Para las personas que han formado su sensibilidad estética en Medellín durante las últimas décadas, Botero siempre ha estado ahí, como las montañas. El encuentro con Pedrito a caballo en el Museo de Zea era la primera escaramuza moderna a la que se sometía ritualmente a los colegiales a finales de la década de los 70. El choque no solía ser agradable. Pedrito rompía con los estándares impresionistas, límite de la historia del arte que entonces se enseñaba y este impacto inolvidable era el bautizo radical en la religión de la estética.

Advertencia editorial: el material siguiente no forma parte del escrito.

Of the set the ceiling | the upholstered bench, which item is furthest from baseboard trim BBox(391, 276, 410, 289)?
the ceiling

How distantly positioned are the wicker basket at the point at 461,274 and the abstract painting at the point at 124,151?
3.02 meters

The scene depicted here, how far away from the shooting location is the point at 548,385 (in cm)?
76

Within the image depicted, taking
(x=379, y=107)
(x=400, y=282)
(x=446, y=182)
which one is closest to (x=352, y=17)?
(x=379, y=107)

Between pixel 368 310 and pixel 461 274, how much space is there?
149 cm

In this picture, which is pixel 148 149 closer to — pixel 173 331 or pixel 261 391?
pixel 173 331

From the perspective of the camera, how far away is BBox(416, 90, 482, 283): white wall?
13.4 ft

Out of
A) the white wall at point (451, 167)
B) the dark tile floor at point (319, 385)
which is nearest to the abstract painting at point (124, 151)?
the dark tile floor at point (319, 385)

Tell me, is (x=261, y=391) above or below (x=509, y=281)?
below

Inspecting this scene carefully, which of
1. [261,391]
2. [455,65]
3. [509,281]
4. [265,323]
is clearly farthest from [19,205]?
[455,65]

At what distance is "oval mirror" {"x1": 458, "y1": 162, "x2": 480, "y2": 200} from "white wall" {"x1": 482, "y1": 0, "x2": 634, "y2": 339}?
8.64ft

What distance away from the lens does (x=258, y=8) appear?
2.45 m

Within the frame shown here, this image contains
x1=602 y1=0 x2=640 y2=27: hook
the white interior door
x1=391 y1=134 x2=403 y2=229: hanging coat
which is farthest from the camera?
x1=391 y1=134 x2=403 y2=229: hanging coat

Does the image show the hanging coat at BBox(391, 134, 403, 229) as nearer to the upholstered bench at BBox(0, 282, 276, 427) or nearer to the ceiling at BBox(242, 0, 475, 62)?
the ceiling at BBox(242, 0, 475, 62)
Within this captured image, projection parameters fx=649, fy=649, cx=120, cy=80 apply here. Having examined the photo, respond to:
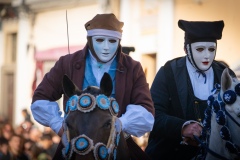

Su leyenda todavía se volvía más interesante cuando los guías contaban que se trataba de un niño muerto y que ese retrato era el silencioso grito de dolor de su padre, el artista. Éste empezaba así a tomar las dimensiones de un gurú omnipotente y lejano que ni siquiera vivía en Colombia. Después se sabría que Botero, además de los poderes que le permitían crear un templo público monumental para su hijo, también había logrado cambiarle el nombre a la misma institución que desde entonces pasaría a llamarse Museo de Antioquia. Años más tarde, haría otros regalos-exigencias.
Las obras de Botero siguieron llegando. Ya en la década de los 80 se saldrían de las higiénicas salas de exposición, para morder el polvo de la calle. No llegaba tanto por sus valores plásticos (nadie hablaba de ellos), sino por ese halo de triunfo que arrastraba aquel invitado habitual a las subastas millonarias internacionales y a las fiestas del jet-set. La ciudad quería “lugares de talla mundial” y la franquicia Botero parecía ser la vía más expedita para lograrlo.
El primer avance fue un torso desnudo de mujer que cayó de los cielos en pleno Parque Berrío, la palpitante cuna de la identidad paisa. No lo hizo en el centro, porque allí estaba ya el personaje decimonónico que le daba nombre a la plaza. Tampoco perturbó los alrededores sacros y centenarios de la Iglesia de La Candelaria. Más bien, se posó al frente de la sede de un poderoso Banco. Los signos se seguían definiendo. Las esculturas de Botero se alejaban de los heroísmos políticos o religiosos y se afianzaban en la esfera plutocrática.
Esta escultura de la abundancia, en su roce cuerpo a cuerpo con los antiguos habitantes del lugar, enfatizó toda la carne que le faltaba a la Virgen de la antigua catedral y todo el mando que ya no detentaba Pedro Justo Berrío. A su lado, éste se veía apenas como un diminuto emperador, atrapado en un corral donde ya nadie le hablaba. Las multitudes, en cambio, se enloquecieron con la sensualidad y el desparpajo de la recién llegada. Ignoraron el guiño que le hacía a la alta cultura greco-romana, la rebautizaron como “La Gorda” y la reverenciaron con tactos que doraron su portentosa vagina. Era la manera de consagrarla como el centro del centro. Y también una reinterpretación popular del lenguaje sofisticado del maestro de Pietrasanta.
Cuando en la siguiente década se quiso recuperar los alrededores de la Iglesia de San Antonio, su mano de Midas fue otra vez invocada. La ciudad adquirió cuatro de sus esculturas en serie, las mismas que visitaban entonces París y Florencia, avaluadas en precios exorbitantes (porque precisamente visitaban París y Florencia). A pesar de las críticas por esta compra de la administración municipal, el beso del príncipe parecía haber despertado a esta zona residual de su pasado prosaico. Las figuras espléndidas cerraban los ojos a lo que estaba a su alrededor, con la indiferencia que les ha permitido emplazarse en cualquier lugar, incluso en éste, en ese momento uno de los más violentos del mundo. Sin embargo, las extremas circunstancias políticas de la época, ignoradas por gobernantes y artista, desbarataron despiadadamente el libreto de final feliz. Una bomba explotó al rutilante Pájaro y a 23 personas que hacían una fiesta a sus pies, en uno de los capítulos más funestos de nuestro conflicto urbano.